#### [Work instructions]
a) Answer these questions using the silicon photonics wafer-testing text.
(i) According to Raj Kumar, what must be improved to accelerate wider adoption of wafer-level Silicon Photonics tests?
(ii) What are most companies' homegrown SiPh bench solutions good for?
(iii) What positions does Dr Jeffrey Lam hold at STAr Technologies?
b) Write a continuation of the silicon photonics wafer-testing text, starting after its last sentence.

#### [Source extract]
::::
SiPh is a technology that is not only being used to displace traditional electrical interconnects, but also for a broad range of applications, including lidar, quantum computing, and biosensing. Today, however, the integration of optical components on a chip creates a host of new challenges in wafer-level probing of SiPh devices as large volumes of device performance data are required to carry a design from concept to qualification and subsequently into production.
According to Raj Kumar, CompoundTek’s chief executive officer, on the collaboration, to accelerate the market wider adoption of wafer-level Silicon Photonics tests - cost and efficiencies must be improved. To do so, they believe it is necessary to take a holistic approach by establishing partnerships that leverage expertise within the test technology value chain and that of the fabrication process. It is this synergy of measurement instrumentation, positioning and commercialisation technologies that will further standardise the way testing is done, the way the chip is laid out for ease of tests - that both CompoundTek and STAr effectively brings to the marketplace.
Currently, SiPh testing is fragmented with no recognised standards. Most of the companies have homegrown SiPh bench solution which is good for small scale engineering characterisation during the design verification phase, but inefficient for the high-throughput and low-cost test required for testing during the mass production phase. There is no independent SiPh wafer test service provider with a cost-efficient solution to address this market gap. Availing these capabilities helps the industry to drive down associated product costs from prototyping to mass manufacturing and accelerate their time to market.
As according to Dr Jeffrey Lam, general manager and vice president of engineering of STAr Technologies, when one thinks of working in a lab on an initial prototype, and spending a few hours to set up and align a single device for measurements, it seems feasible. It is not the case however, in high-volume SiPh manufacturing where time- and effort-intensive methods are not practical, and time-to-market is a critical factor. This has inhabited the rapid adoption of SiPh, a challenge both the companies aim to effectively address with methods and strategies that have a unique relative emphasis on accuracy, throughput, and test flexibility, through our combined SiPh Wafer Test approach. The technology shift in the form of SiPh demonstrates the potential for measurable gains in speed, power efficiency and density. The first wave of the SiPh revolution is poised to roll over to data centres around the world with optical interconnects that break the barriers set by copper wire.
::::
#### [Supplied material]
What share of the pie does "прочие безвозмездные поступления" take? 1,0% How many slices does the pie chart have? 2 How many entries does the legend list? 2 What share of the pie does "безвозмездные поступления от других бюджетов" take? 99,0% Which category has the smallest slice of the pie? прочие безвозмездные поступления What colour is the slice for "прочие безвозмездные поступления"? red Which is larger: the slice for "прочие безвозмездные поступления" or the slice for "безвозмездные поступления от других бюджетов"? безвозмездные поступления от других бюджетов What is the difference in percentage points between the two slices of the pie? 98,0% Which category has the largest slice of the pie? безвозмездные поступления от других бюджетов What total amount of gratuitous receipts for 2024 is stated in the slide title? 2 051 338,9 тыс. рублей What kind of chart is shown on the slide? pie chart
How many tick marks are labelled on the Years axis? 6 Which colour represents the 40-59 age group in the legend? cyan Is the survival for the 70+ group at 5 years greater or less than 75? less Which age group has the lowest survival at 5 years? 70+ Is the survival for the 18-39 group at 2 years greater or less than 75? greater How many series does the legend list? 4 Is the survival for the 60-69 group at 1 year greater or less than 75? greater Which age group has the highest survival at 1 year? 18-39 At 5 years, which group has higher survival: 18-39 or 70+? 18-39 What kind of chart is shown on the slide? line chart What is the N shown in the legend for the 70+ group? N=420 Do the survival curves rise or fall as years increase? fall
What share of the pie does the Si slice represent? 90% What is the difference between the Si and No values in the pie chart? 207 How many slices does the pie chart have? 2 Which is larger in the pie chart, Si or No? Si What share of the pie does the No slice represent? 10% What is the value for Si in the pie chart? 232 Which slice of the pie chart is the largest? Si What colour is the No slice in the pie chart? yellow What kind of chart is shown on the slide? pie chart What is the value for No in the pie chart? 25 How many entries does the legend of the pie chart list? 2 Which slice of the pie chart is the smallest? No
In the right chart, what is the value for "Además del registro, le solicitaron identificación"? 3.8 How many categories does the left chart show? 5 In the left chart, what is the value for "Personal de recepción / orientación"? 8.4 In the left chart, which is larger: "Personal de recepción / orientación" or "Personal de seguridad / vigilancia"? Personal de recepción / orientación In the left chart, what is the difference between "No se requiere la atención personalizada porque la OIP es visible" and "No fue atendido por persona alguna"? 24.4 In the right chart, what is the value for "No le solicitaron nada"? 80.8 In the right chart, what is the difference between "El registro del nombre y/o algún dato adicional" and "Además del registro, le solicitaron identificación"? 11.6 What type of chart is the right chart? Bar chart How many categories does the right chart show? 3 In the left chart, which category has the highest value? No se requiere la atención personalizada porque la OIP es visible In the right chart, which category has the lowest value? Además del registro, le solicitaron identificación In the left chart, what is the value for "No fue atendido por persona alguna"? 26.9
::::
#### [Answers for each item]
a)
(i) Cost and efficiencies.
(ii) Small-scale engineering characterization during the design verification phase.
(iii) General manager and vice president of engineering.

b)
Yole’s Silicon Photonics Market and Technology 2020 shows that in 2019, shipments of SiPh transceivers for data centers reached almost 3.5 million units, generating revenues worth approximately US$364 million from the development of transceivers for telecom/datacom applications. Led by the demand from global network traffic such as applications in cloud, video streaming, and Internet of Things (IoT), the SiPh transceiver market itself is expected to be worth US$3.6 billion in 2025 with 24 million units shipped.
In parallel, the development of SiPh transceivers has resulted in increased demand of cost-effective wafer test solutions, enabling the industry to improve their quality control coverage at wafer-level, potentially driving down product costs due to failures after packaging. Since its launch in 2017, Singapore-based CompoundTek has 20 global commercial customers and over 20 research institutes and universities in various applications such as telecommunications, automotive radar, data communications, bio-sensing, artificial intelligence, quantum computing and smart sensors.